- [TASK INSTRUCTIONS]: Return the full passage about classifying streaming titles word for word.

- [DOCUMENT TEXT]:

It’s a sincere question, one to which even the pros can offer no simple answer: The success of Netflix’s Set It Up and To All the Boys I’ve Loved Before, for instance, recently spurred an internal debate here at Paste about whether such titles fall under the umbrella of Movies or TV. How do you classify a feature-length rom-com that you can’t find in cinemas but can watch on your phone? How about a morning show that nods to decades-old formula, features Morgan Parker on poetry and Shangela on drag queens, and streams live each weekday on what used to be called a “microblogging” platform? A bleak YA drama about a handless girl on the social network your mother uses? An anthology series from an Oscar-winning director produced by the company that made my computer?

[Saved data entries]
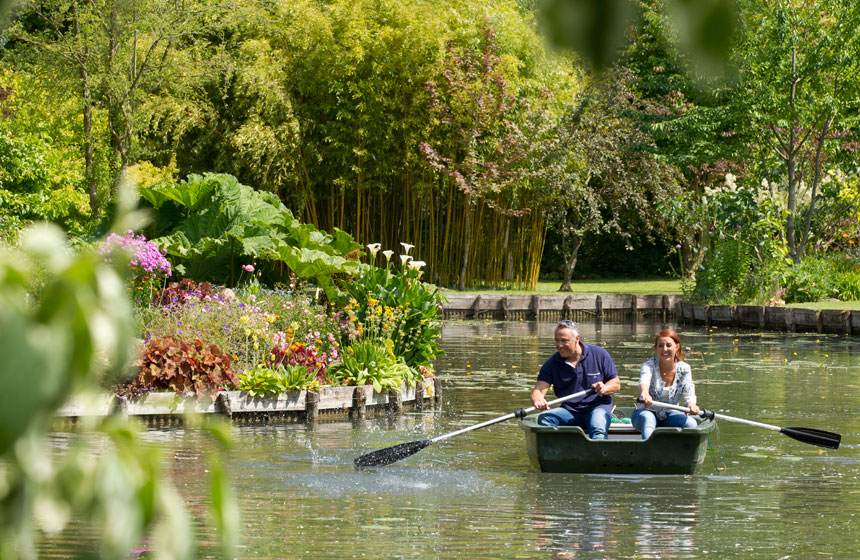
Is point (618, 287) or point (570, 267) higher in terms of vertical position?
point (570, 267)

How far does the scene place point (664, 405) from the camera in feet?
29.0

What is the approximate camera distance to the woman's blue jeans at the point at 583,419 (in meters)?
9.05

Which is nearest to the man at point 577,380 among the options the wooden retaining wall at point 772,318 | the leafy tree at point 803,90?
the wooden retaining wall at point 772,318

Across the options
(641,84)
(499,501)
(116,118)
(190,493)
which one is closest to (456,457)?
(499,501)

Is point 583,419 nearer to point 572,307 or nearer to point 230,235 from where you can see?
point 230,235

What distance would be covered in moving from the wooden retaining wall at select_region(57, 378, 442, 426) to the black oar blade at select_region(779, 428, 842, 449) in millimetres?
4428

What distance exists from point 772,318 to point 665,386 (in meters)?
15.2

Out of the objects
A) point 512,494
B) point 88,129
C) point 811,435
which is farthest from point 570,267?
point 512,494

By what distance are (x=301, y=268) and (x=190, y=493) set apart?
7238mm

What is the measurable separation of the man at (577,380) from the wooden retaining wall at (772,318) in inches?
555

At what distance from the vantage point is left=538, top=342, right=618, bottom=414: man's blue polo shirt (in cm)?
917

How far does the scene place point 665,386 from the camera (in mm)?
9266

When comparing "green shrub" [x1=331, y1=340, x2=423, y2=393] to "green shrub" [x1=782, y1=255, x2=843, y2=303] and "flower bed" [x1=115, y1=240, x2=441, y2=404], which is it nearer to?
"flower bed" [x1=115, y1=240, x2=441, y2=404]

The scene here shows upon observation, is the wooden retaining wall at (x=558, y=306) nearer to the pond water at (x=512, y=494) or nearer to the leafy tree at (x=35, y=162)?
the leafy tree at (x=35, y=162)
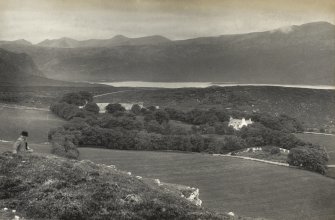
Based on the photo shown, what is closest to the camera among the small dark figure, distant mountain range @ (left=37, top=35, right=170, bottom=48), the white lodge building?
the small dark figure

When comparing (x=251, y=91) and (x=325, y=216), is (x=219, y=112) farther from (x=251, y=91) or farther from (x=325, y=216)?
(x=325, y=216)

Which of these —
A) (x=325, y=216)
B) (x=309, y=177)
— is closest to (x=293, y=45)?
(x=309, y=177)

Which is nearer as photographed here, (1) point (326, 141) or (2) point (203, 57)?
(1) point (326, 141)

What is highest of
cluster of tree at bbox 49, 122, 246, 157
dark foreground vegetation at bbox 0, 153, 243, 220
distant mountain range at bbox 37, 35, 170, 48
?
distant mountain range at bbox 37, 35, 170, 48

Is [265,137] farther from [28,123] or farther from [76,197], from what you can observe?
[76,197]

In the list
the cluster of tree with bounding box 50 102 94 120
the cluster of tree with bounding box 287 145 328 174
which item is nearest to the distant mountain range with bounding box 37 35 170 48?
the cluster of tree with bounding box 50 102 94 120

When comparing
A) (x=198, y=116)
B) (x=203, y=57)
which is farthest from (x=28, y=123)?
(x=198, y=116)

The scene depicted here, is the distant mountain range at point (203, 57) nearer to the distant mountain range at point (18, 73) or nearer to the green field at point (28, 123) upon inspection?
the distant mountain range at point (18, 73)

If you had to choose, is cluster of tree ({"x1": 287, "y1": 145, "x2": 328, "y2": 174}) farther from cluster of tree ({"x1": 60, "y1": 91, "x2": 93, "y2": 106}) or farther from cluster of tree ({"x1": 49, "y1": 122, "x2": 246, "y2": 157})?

- [RESPONSE TO THIS EXERCISE]:
It’s a sincere question, one to which even the pros can offer no simple answer: The success of Netflix’s Set It Up and To All the Boys I’ve Loved Before, for instance, recently spurred an internal debate here at Paste about whether such titles fall under the umbrella of Movies or TV. How do you classify a feature-length rom-com that you can’t find in cinemas but can watch on your phone? How about a morning show that nods to decades-old formula, features Morgan Parker on poetry and Shangela on drag queens, and streams live each weekday on what used to be called a “microblogging” platform? A bleak YA drama about a handless girl on the social network your mother uses? An anthology series from an Oscar-winning director produced by the company that made my computer?